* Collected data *

_____

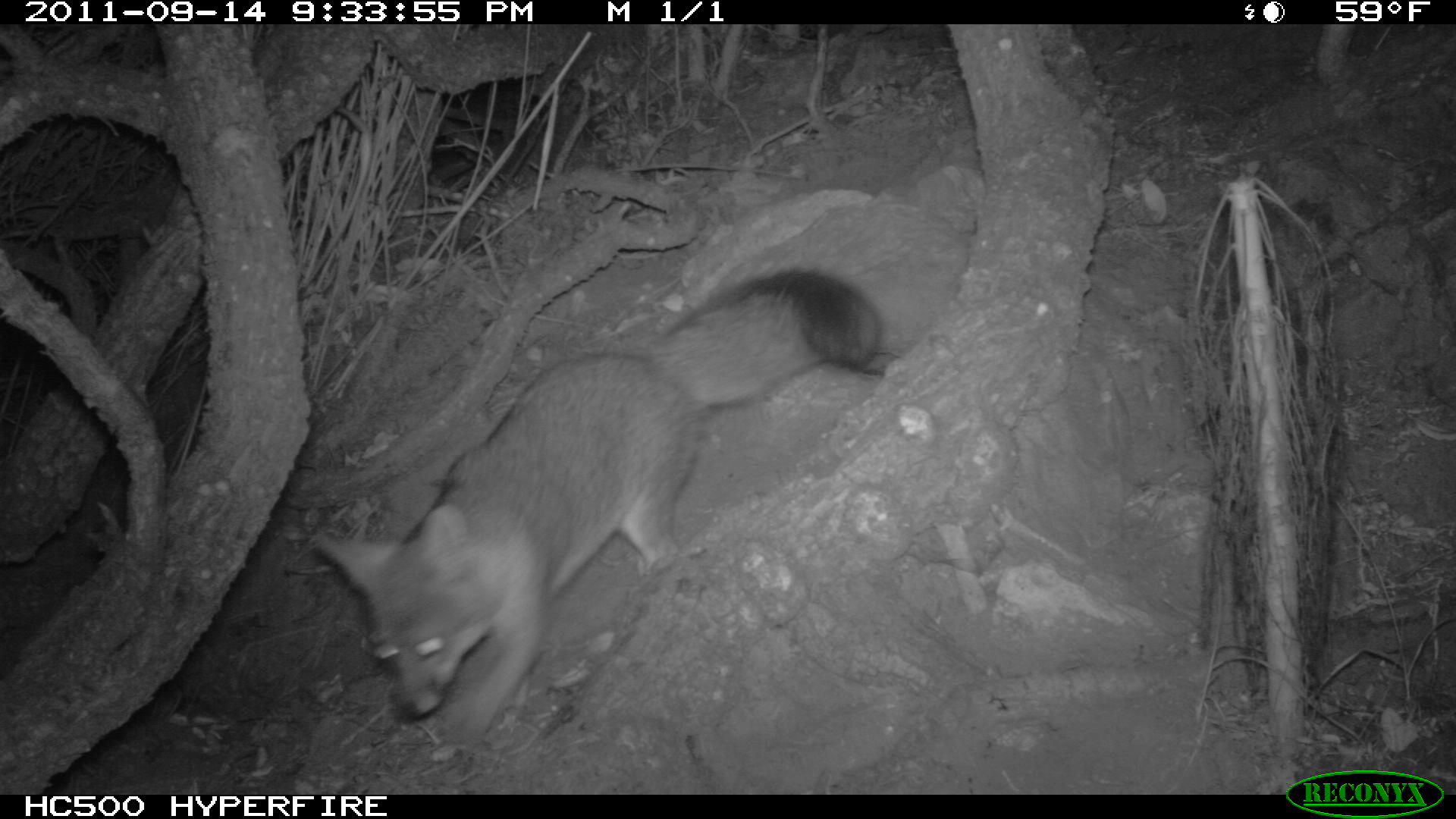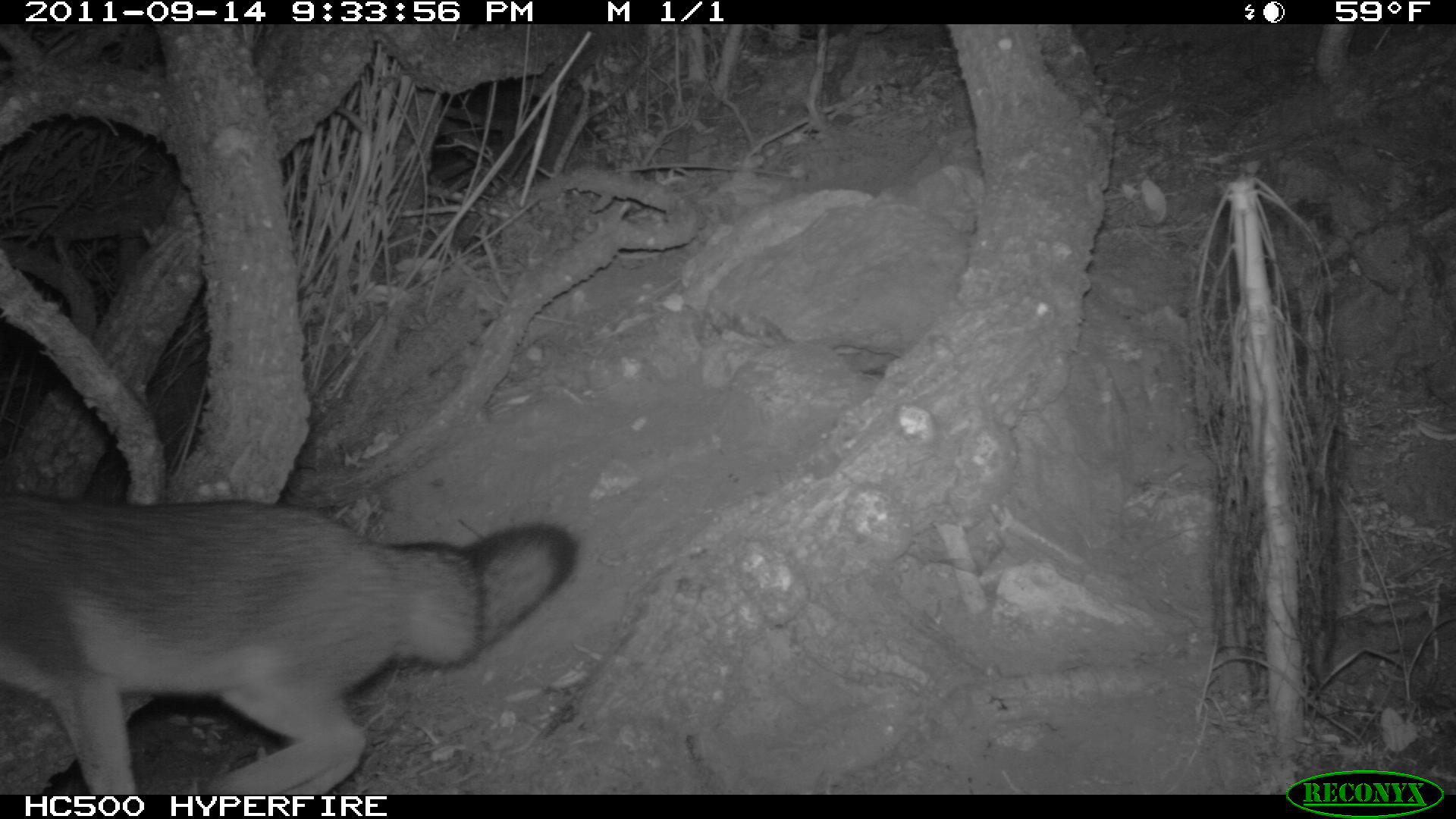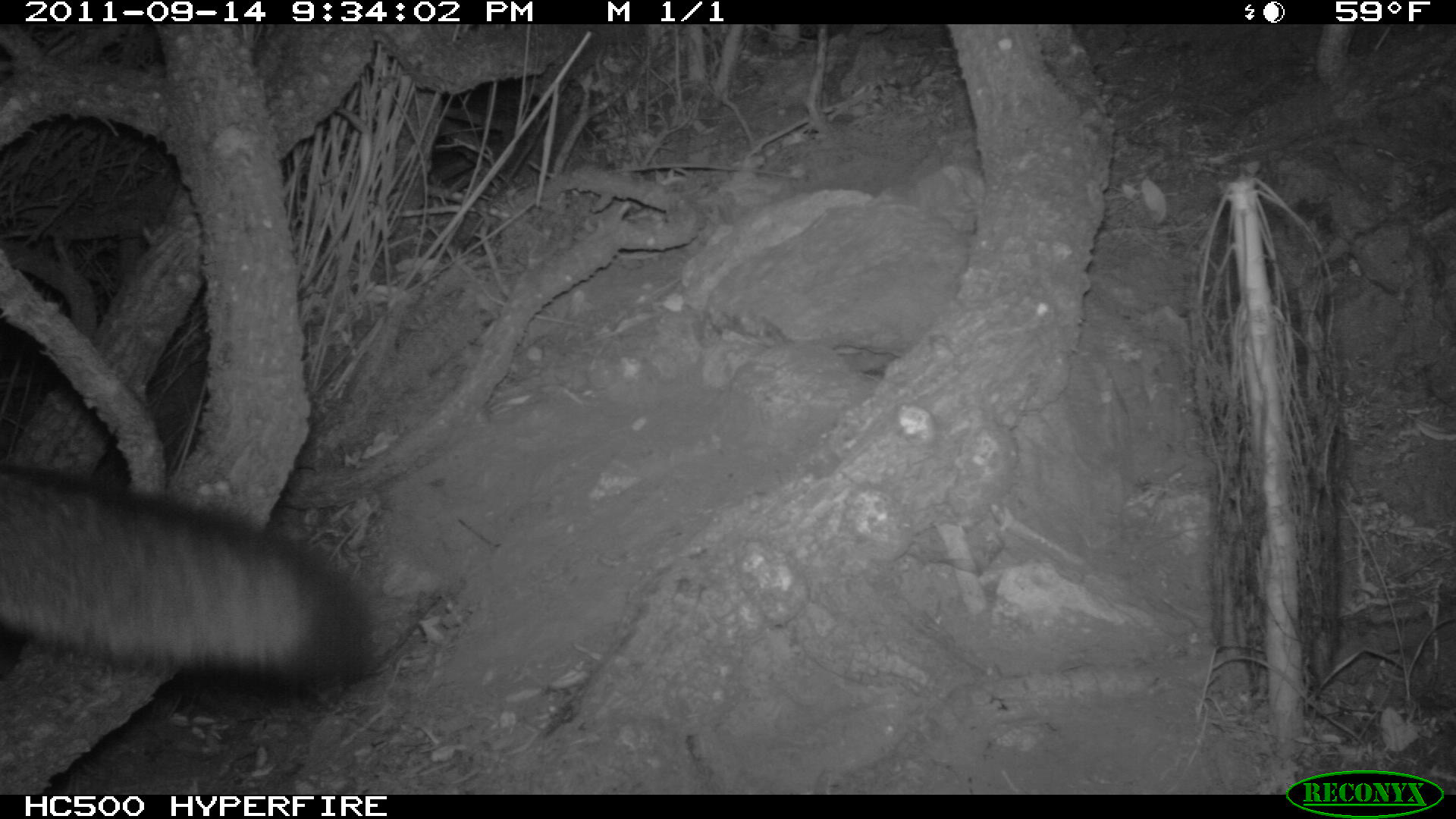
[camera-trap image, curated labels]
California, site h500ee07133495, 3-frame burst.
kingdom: Animalia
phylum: Chordata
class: Mammalia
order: Carnivora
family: Canidae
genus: Urocyon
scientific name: Urocyon littoralis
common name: island fox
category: fox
Fox (island fox) (Urocyon littoralis).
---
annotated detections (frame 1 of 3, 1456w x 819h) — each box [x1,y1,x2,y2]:
fox: [313,265,883,758]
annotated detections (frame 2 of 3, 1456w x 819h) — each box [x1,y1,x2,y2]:
fox: [0,489,574,792]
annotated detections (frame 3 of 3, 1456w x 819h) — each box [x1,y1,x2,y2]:
fox: [0,465,370,689]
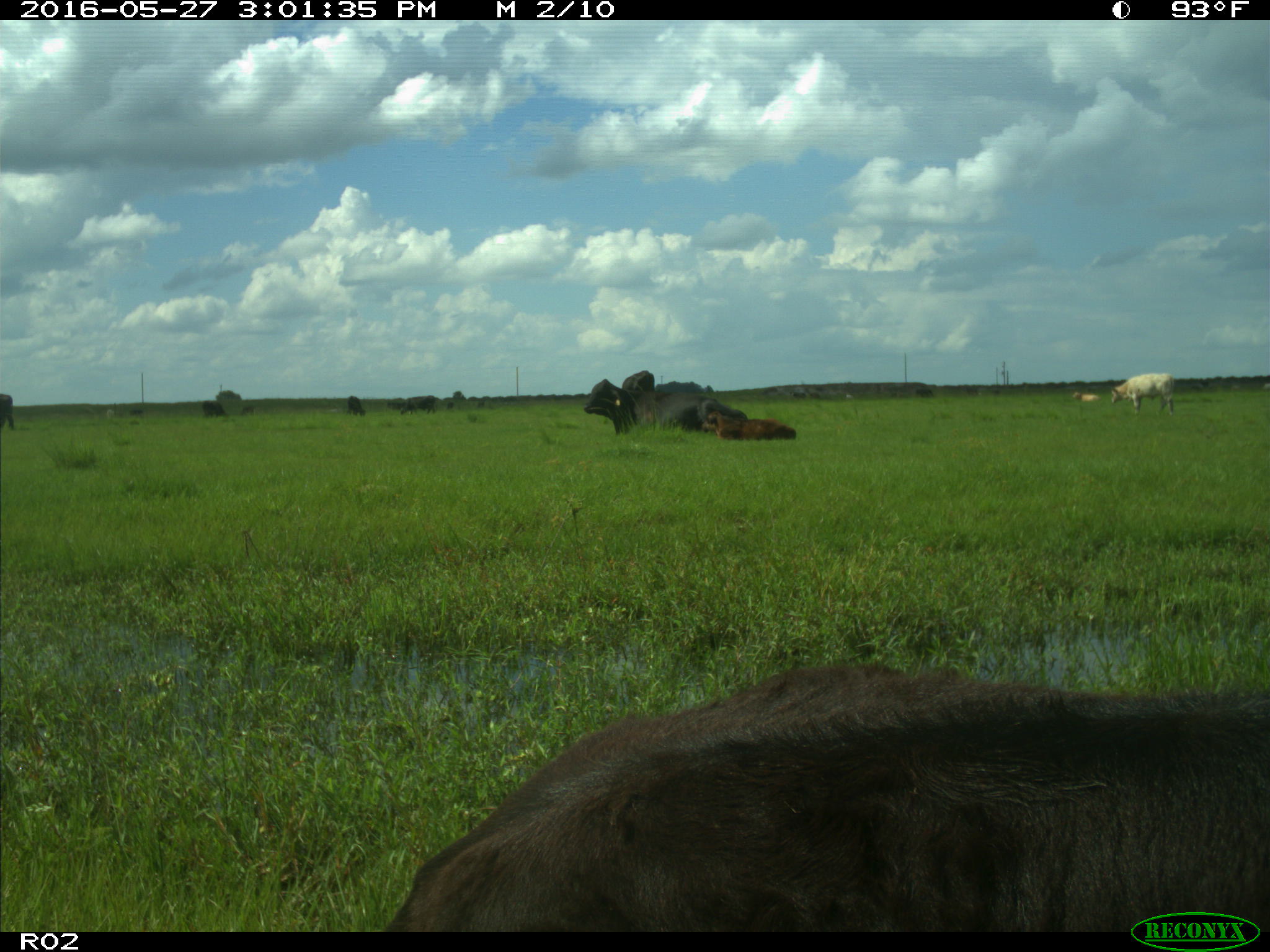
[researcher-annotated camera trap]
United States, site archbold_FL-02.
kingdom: Animalia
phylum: Chordata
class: Mammalia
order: Artiodactyla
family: Bovidae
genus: Bos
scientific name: Bos taurus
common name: domestic cow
Bos taurus (domestic cow).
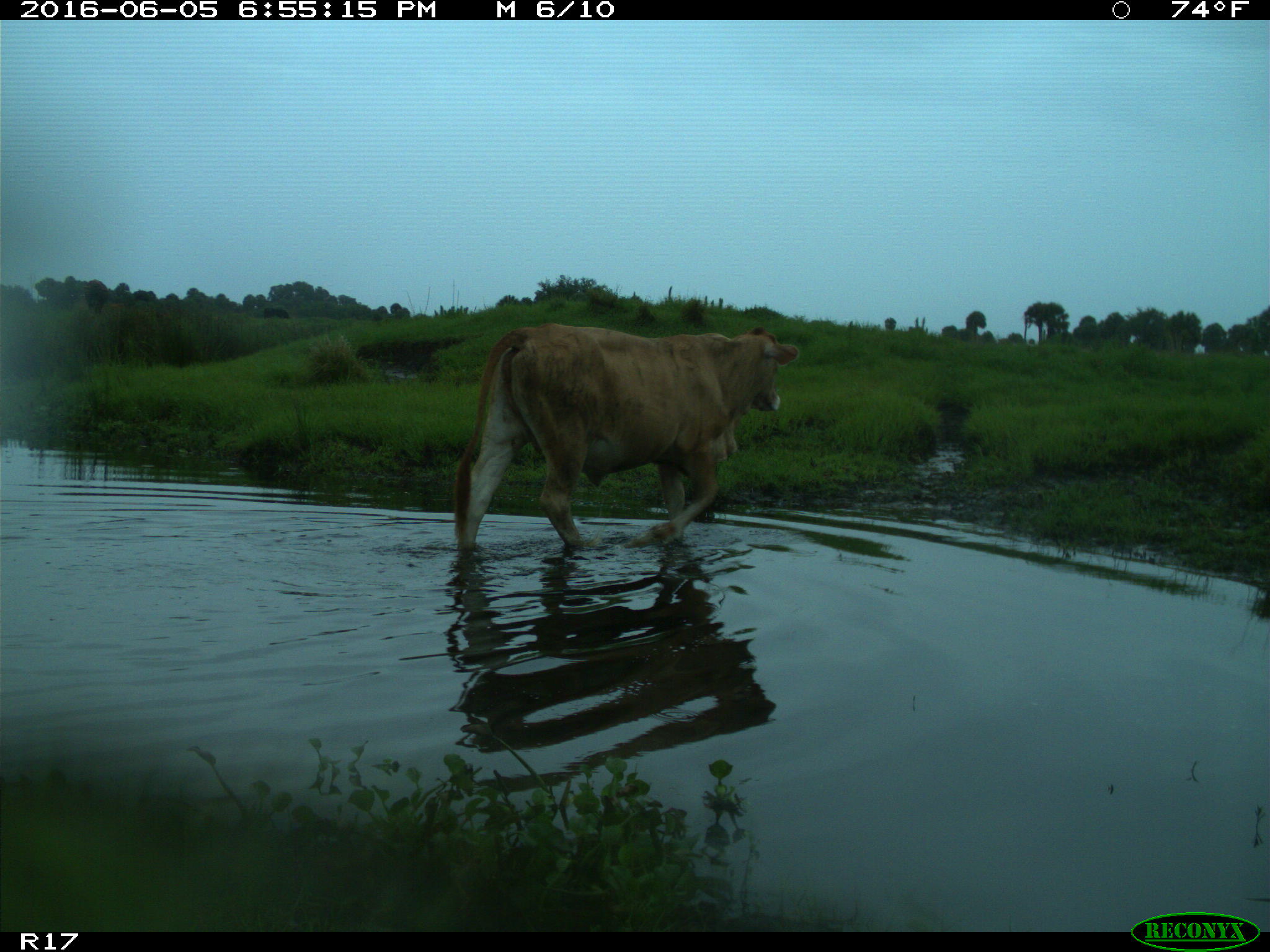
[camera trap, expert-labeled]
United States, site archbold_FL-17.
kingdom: Animalia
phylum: Chordata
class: Mammalia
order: Artiodactyla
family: Bovidae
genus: Bos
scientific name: Bos taurus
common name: domestic cow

_____

* WHAT YOU ARE ASKED TO DO *
From the entries above, write out every line without a single change, skipping the images.

* PROBLEM SOLUTION *
[camera-trap image, curated labels]
California, site h500ee07133495, 3-frame burst.
kingdom: Animalia
phylum: Chordata
class: Mammalia
order: Carnivora
family: Canidae
genus: Urocyon
scientific name: Urocyon littoralis
common name: island fox
category: fox
Fox (island fox) (Urocyon littoralis).
---
annotated detections (frame 1 of 3, 1456w x 819h) — each box [x1,y1,x2,y2]:
fox: [313,265,883,758]
annotated detections (frame 2 of 3, 1456w x 819h) — each box [x1,y1,x2,y2]:
fox: [0,489,574,792]
annotated detections (frame 3 of 3, 1456w x 819h) — each box [x1,y1,x2,y2]:
fox: [0,465,370,689]
[researcher-annotated camera trap]
United States, site archbold_FL-02.
kingdom: Animalia
phylum: Chordata
class: Mammalia
order: Artiodactyla
family: Bovidae
genus: Bos
scientific name: Bos taurus
common name: domestic cow
Bos taurus (domestic cow).
[camera trap, expert-labeled]
United States, site archbold_FL-17.
kingdom: Animalia
phylum: Chordata
class: Mammalia
order: Artiodactyla
family: Bovidae
genus: Bos
scientific name: Bos taurus
common name: domestic cow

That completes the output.